The National Association of Realtors is calling on the Consumer Finance Protection Bureau to improve the qualified mortgage definition and government-sponsored entity patch as well as support an extension before figuring out the long-term solution.

The National Association of Realtors (NAR) is calling on the Consumer Finance Protection Bureau (CFPB) to improve the qualified mortgage definition and government-sponsored entity patch, as well as support an extension before figuring out the long term solution. CFPB has previously expressed interest in allowing for the expiration of the temporary qualified mortgage provision that’s applicable to government-backed loans.

The Dodd-Frank-era rule was created to provide protections for borrowers and ensure lenders had certain standards to make sure the consumer could pay the loan.

But a temporary ruling – called a ‘patch’ by CFPB – was also put in place that allowed government-sponsored entities, Fannie Mae and Freddie Mac, the ability to skirt the rule and provide mortgages where the debt-to-income ratio exceeds the 43 percent threshold generally required for a loan to obtain qualified mortgage status.

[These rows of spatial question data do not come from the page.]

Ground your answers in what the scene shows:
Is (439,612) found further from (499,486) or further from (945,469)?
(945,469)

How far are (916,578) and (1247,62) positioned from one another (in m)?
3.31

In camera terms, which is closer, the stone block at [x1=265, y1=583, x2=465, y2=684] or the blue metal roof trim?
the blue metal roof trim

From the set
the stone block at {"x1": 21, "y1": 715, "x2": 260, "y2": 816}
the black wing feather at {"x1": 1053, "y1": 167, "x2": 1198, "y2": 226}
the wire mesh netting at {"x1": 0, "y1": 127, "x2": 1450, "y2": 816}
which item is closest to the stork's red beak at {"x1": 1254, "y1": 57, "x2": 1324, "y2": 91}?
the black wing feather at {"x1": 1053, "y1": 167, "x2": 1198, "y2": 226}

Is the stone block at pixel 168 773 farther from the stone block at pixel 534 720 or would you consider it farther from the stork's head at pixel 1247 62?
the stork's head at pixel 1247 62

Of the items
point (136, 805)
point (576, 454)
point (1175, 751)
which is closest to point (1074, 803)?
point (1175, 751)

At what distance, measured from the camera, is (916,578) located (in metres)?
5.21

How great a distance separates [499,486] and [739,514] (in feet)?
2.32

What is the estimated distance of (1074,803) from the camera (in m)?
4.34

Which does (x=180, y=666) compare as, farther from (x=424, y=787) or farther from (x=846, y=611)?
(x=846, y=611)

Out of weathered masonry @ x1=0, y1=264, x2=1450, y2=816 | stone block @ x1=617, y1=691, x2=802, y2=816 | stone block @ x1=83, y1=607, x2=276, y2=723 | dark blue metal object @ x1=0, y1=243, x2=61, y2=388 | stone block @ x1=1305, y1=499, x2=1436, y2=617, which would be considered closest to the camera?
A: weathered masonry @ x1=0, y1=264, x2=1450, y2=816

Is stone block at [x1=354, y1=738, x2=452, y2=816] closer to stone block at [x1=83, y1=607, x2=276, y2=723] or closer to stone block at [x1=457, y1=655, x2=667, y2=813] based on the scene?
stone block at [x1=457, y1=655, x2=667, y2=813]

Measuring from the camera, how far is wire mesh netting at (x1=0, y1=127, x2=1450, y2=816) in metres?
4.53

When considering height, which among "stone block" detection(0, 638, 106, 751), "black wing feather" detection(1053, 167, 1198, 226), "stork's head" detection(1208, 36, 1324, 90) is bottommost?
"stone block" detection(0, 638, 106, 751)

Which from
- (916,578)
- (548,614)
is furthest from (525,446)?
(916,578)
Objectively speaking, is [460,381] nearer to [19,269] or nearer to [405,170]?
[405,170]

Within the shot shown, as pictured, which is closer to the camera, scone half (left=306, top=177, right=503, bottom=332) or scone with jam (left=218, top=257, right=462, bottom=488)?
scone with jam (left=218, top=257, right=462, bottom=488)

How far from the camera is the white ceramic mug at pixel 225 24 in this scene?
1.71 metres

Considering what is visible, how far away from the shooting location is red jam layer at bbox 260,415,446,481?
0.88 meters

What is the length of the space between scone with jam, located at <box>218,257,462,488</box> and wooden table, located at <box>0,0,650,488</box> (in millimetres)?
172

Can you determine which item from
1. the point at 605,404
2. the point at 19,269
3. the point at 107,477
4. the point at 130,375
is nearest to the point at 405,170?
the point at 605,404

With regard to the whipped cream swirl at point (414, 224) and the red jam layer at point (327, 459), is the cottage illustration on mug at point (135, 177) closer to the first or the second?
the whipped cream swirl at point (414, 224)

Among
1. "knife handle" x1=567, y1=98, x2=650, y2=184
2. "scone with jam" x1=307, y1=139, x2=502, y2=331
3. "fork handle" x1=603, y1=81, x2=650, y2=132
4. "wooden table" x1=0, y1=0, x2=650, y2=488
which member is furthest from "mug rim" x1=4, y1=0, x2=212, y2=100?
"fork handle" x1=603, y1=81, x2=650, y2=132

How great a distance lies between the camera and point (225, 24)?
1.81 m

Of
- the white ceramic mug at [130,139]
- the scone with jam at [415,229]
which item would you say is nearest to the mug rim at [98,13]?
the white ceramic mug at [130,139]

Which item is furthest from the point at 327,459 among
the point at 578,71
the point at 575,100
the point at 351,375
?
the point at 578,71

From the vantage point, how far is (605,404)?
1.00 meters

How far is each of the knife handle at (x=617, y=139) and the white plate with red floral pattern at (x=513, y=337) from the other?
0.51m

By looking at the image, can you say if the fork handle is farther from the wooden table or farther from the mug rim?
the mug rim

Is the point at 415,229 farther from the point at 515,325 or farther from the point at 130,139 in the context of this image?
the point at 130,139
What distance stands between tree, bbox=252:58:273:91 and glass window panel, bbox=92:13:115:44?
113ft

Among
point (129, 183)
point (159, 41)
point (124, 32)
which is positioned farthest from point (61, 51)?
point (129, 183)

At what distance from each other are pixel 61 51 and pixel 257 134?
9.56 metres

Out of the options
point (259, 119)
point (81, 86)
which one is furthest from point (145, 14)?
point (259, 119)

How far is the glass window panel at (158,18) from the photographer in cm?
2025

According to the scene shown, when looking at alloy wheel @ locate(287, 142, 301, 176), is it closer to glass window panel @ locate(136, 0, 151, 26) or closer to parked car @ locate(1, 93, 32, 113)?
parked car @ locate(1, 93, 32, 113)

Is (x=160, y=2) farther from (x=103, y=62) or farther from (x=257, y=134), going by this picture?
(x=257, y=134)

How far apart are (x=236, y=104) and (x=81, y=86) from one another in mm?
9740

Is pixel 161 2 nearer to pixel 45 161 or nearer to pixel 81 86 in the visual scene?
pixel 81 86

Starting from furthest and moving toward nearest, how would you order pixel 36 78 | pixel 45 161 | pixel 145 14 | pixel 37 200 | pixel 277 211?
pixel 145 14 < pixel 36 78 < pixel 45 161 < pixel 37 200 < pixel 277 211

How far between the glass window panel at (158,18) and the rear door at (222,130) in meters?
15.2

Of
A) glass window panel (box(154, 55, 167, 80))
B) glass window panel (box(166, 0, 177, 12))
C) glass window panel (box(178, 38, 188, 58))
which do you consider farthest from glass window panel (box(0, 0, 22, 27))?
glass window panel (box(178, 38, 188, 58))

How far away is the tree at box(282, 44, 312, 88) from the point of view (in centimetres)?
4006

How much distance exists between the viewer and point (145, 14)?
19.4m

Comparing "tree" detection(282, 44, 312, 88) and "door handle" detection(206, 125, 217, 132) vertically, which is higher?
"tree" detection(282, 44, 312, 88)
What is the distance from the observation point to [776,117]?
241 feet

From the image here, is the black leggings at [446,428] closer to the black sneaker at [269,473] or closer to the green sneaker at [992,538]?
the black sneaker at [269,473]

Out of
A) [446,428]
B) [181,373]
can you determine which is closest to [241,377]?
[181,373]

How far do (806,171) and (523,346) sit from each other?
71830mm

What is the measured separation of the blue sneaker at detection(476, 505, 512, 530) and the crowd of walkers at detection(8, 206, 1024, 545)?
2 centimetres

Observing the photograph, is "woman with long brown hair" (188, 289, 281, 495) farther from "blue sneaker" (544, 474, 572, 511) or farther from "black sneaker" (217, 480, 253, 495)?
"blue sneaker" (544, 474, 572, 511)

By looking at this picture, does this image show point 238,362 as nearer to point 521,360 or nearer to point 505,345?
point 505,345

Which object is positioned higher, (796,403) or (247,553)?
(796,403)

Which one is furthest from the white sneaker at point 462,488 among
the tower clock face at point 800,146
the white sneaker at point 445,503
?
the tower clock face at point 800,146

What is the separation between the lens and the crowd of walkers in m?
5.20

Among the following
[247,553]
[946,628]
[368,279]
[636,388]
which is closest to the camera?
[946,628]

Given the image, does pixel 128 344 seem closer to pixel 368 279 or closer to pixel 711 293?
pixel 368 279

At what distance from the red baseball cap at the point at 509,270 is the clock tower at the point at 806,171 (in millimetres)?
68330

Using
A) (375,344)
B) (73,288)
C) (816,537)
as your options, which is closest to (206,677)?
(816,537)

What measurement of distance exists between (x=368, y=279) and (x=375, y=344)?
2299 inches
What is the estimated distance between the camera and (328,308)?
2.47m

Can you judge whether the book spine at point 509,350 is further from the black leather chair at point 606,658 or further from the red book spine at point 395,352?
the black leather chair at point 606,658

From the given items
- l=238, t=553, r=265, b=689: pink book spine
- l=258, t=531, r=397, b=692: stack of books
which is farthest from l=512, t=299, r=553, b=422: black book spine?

“Loans backed by Fannie Mae and Freddie Mac make up a large portion of the U.S. mortgage market,” CFPB Director Kathleen Kraninger said, in a statement. “The national mortgage market readjusting away from the patch can facilitate a more transparent, level playing field that ultimately benefits consumers through stronger consumer protection.”

The patch is set to expire in January 2021, which is still a few years — and a presidential election — away, but that hasn’t stopped CFPB from soliciting comments on possible amendments to the entire rule. NAR, the nearly 1.4 million-member trade association of real estate professionals, wants CFPB to carefully consider and not rush to a decision.

“Realtors believe that homeownership is an integral part of the American Dream,” NAR President John Smaby said, in a letter to CFPB. “We also believe that the Qualified Mortgage rule should be flexible enough to adopt to changing life patterns in order to ensure homeownership remains within reach for Americans who lack traditional income documentation.”

“Underwriting is the foundation upon which America’s housing finance system is built,” Smaby added. “The CFPB’s rules process should not be rushed as the re-evaluation of the patch and a market-wide qualified mortgage require a thorough vetting of alternatives and their impact on both competition and consumer access.”

A July study from real estate data and analytics firm CoreLogic found that roughly 16 percent — or $260 billion — total loan origination volume in 2018 was eligible for qualified mortgage status due to the patch.

The patch would also expire if the Trump administration were to end the conservatorship for both Fannie Mae and Freddie Mac, which is something for which it has expressed public support.